Copy out all of the items below word for word, keeping every line the same.

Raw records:
□ □ □ □ □
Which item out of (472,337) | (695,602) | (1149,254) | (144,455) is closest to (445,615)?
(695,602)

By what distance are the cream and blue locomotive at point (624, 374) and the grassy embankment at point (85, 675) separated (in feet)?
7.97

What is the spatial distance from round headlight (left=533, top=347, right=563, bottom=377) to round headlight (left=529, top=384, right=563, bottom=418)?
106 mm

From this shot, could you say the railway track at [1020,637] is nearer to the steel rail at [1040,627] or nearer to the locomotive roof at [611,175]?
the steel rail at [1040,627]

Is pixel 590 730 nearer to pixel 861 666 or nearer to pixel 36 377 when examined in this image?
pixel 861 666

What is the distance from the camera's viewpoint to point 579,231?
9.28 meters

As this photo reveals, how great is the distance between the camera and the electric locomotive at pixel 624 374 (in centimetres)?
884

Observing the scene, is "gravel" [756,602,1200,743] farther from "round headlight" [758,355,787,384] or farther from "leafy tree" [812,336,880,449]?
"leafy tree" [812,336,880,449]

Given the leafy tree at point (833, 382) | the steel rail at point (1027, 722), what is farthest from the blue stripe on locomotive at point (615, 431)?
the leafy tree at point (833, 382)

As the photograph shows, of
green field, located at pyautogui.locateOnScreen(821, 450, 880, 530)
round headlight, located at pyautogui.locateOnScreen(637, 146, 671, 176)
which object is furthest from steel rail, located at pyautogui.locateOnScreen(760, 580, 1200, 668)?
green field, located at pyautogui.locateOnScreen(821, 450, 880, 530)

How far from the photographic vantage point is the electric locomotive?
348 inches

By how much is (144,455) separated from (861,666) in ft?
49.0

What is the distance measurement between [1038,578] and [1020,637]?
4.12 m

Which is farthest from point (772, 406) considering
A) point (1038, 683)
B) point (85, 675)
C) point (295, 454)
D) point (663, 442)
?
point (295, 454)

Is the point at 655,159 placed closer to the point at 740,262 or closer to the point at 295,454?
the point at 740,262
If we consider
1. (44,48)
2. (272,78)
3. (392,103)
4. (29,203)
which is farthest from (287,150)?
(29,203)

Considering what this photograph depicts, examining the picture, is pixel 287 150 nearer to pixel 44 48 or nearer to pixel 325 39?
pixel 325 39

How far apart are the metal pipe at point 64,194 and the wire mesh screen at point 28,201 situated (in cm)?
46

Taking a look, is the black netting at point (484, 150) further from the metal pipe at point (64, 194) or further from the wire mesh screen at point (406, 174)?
□ □ □ □ □
Solution to this problem:
Which item out of (472,337) | (695,602) | (1149,254) | (144,455) is closest to (445,615)?
(695,602)

By what distance are the cream and blue locomotive at point (624, 374) and the grassy embankment at point (85, 675) separated (in feet)?
7.97

What is the spatial distance from round headlight (left=533, top=347, right=563, bottom=377) to round headlight (left=529, top=384, right=563, bottom=418)?
106 mm

From this shot, could you say the railway track at [1020,637] is nearer to the steel rail at [1040,627] or nearer to the locomotive roof at [611,175]?
the steel rail at [1040,627]

Is pixel 590 730 nearer to pixel 861 666 or nearer to pixel 36 377 when examined in this image?
pixel 861 666

What is the distance from the camera's viewpoint to point 579,231?
9.28 meters

As this photo reveals, how great is the distance between the camera and the electric locomotive at pixel 624 374 (in centimetres)?
884

Observing the scene, is "gravel" [756,602,1200,743] farther from "round headlight" [758,355,787,384] or farther from "leafy tree" [812,336,880,449]?
"leafy tree" [812,336,880,449]

Given the leafy tree at point (833, 382) | the steel rail at point (1027, 722), what is farthest from the blue stripe on locomotive at point (615, 431)?
the leafy tree at point (833, 382)

As the photograph shows, of
green field, located at pyautogui.locateOnScreen(821, 450, 880, 530)
round headlight, located at pyautogui.locateOnScreen(637, 146, 671, 176)
which object is furthest from steel rail, located at pyautogui.locateOnScreen(760, 580, 1200, 668)?
green field, located at pyautogui.locateOnScreen(821, 450, 880, 530)

How far from the photographic vantage point is the electric locomotive?
348 inches

By how much is (144,455) separated from (861,666) in ft?
49.0

What is the distance measurement between [1038,578] and [1020,637]?
4.12 m

Which is farthest from point (772, 406) considering
A) point (1038, 683)
B) point (85, 675)
C) point (295, 454)
D) point (663, 442)
?
point (295, 454)

Is the point at 655,159 placed closer to the point at 740,262 or closer to the point at 295,454?
the point at 740,262
If we consider
1. (44,48)
2. (272,78)
3. (392,103)
4. (29,203)
which is farthest from (287,150)?
(29,203)

Considering what this photograph depicts, examining the picture, is pixel 287 150 nearer to pixel 44 48 or nearer to pixel 325 39?
pixel 325 39

How far apart are the metal pipe at point 64,194 and the wire mesh screen at point 28,201 situated (in cm)?
46

Taking a look, is the black netting at point (484, 150) further from the metal pipe at point (64, 194) or further from the wire mesh screen at point (406, 174)?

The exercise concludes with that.